By Nick Assinder
Political correspondent, BBC News website
If anyone believed the clear vote by MPs for a fully elected House of Lords would mark the end of this historic battle, they should think again.
The very fact that the Commons gave such overwhelming support for an entirely elected chamber may ensure the battle is more intense than it might have been had they accepted the 50-50 option favoured by Tony Blair and Commons leader Jack Straw.
Much can still go wrong with plans to reform Lords
Indeed it is believed many MPs who were against the reforms voted for the most extreme option in an attempt to maximise opposition to the package when Lords have their vote on it next week and, in effect, kill the whole thing off.
That may, however, have backfired as the size of the majority for the 100% elected option was so large it makes it hugely difficult for opponents to claim the will of the Commons was unclear.
That is particularly true as the only other option backed by MPs was for an 80% elected chamber - none of the other options suggesting a smaller elected element, or none at all, were passed.

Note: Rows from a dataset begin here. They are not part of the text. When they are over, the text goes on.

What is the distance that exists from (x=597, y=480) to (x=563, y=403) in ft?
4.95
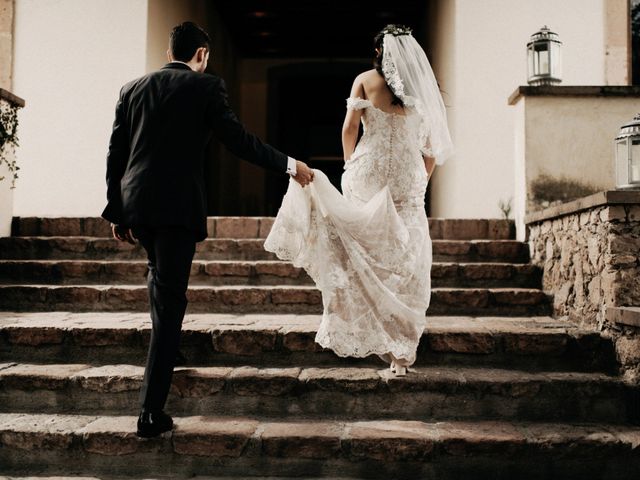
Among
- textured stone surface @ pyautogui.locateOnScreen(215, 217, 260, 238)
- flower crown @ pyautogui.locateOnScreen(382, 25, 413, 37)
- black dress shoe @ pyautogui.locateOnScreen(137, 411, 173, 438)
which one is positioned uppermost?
flower crown @ pyautogui.locateOnScreen(382, 25, 413, 37)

And that itself suggests the will of the Commons is clear. Mr Straw has accepted there has been a "shift in the landscape" on the issue and insisted that, even without tactical voting, the result would have been the same.
"Judging by the pretty substantial 38 majority for 80% elected, I'm clear 100% elected would have passed in any event," he told the BBC Radio 4 Today programme.
"The words mean what they say; people knew exactly what they were doing and they voted for a fully-elected House," he said.
Mr Straw's option was roundly defeated
In any case, Mr Straw now has to map out the way forward on this century-old battle.
Clearly the debate is far from over and it would still be premature to confidently predict the final outcome.
For a start, the Lords themselves will next week have to vote on the options already debated by MPs and hardly anyone believes they will come to the same conclusion.
Following that, Mr Straw will have to consider legislation taking into account the votes in both houses - which are only advisory, not binding.
But supporters of a fully-elected chamber will undoubtedly insist he has no option by accept the will of the Commons.
Assuming he can map a way through that maze, there will be plenty of other issues related to the actual working of the new upper chamber - whatever it ends up being called - that could prove hugely controversial.
What precise powers the members should have, what level of salary they should be paid, how they should be elected or appointed and for how long are just some of the issues still to be decided and bound to be controversial.
Finally, of course, there is the issue of government will. To push legislation through will require a great deal of parliamentary time and serious commitment from the prime minister and cabinet.
The Labour manifesto certainly promised to give MPs the chance to come to a decision on the issue. But there is no pledge to follow through.
So it is not beyond the bounds of possibility that the prime minister and Commons leader Jack Straw simply decide after debates in both Houses that there is still not a clear enough consensus and abandon the project or attempt to offer voters a say by making it an manifesto pledge at the next election.
In the wake of the overwhelming Commons vote, that would prove hugely controversial.
The upshot of all this is likely to be another protracted constitutional battle, the conclusion of which remains entirely unpredictable.